**Data for this task**
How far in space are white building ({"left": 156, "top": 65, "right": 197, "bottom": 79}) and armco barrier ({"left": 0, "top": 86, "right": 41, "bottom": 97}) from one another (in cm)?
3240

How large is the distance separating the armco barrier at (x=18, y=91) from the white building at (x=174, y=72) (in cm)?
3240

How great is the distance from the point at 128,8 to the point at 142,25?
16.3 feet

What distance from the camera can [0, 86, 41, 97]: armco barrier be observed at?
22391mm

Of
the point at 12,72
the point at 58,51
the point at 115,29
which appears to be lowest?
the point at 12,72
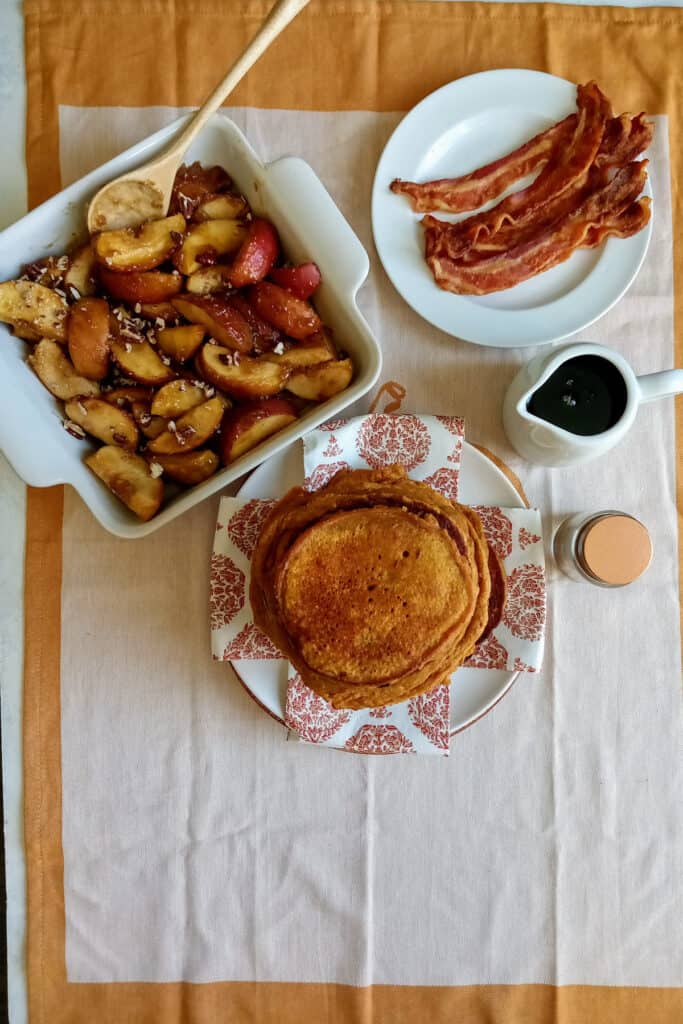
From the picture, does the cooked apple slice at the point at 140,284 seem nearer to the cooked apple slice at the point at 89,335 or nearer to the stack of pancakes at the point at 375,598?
the cooked apple slice at the point at 89,335

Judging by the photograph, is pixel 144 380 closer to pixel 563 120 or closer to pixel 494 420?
pixel 494 420

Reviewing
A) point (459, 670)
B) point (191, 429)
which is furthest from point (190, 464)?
point (459, 670)

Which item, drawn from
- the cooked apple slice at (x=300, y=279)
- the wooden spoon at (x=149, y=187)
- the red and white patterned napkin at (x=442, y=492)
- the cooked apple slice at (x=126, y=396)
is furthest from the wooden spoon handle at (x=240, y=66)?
the red and white patterned napkin at (x=442, y=492)

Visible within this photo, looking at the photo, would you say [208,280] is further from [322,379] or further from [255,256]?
[322,379]

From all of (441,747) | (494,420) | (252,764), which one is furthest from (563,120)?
(252,764)

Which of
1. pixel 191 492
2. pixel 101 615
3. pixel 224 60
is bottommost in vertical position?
pixel 101 615
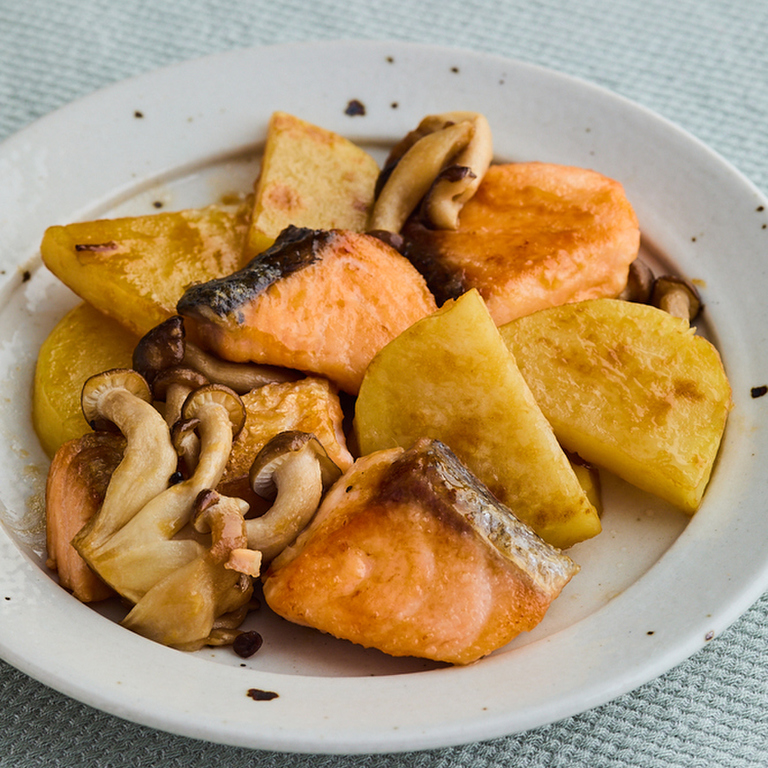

**Directions**
Return every item above verbatim, omitting the pictures.

**Response below**
How far in space are white building ({"left": 156, "top": 65, "right": 197, "bottom": 79}) and armco barrier ({"left": 0, "top": 86, "right": 41, "bottom": 97}) from one another (in cm)?
3240

How large is the distance separating the armco barrier at (x=18, y=91) from the white building at (x=174, y=72) (in cm)?
3240

How great is the distance from the point at 128,8 to the point at 142,25?
16.3 feet

What distance from the camera can [0, 86, 41, 97]: armco barrier be observed at?
22391mm

Of
the point at 12,72
the point at 58,51
the point at 115,29
which appears to be lowest?
the point at 12,72
From the picture, does the cooked apple slice at the point at 140,284 seem nearer to the cooked apple slice at the point at 89,335 or nearer to the stack of pancakes at the point at 375,598?
the cooked apple slice at the point at 89,335

Judging by the photograph, is pixel 144 380 closer to pixel 563 120 or closer to pixel 494 420?
pixel 494 420

Reviewing
A) point (459, 670)
B) point (191, 429)
which is furthest from point (190, 464)?
point (459, 670)

Which item, drawn from
- the cooked apple slice at (x=300, y=279)
- the wooden spoon at (x=149, y=187)
- the red and white patterned napkin at (x=442, y=492)
- the cooked apple slice at (x=126, y=396)
is furthest from the wooden spoon handle at (x=240, y=66)?
the red and white patterned napkin at (x=442, y=492)

Visible within this photo, looking at the photo, would you say [208,280] is further from [322,379] or further from [255,256]?
[322,379]

From all of (441,747) | (494,420) | (252,764), which one is furthest from (563,120)?
(252,764)

Which of
1. pixel 191 492
2. pixel 101 615
3. pixel 224 60
is bottommost in vertical position?
pixel 101 615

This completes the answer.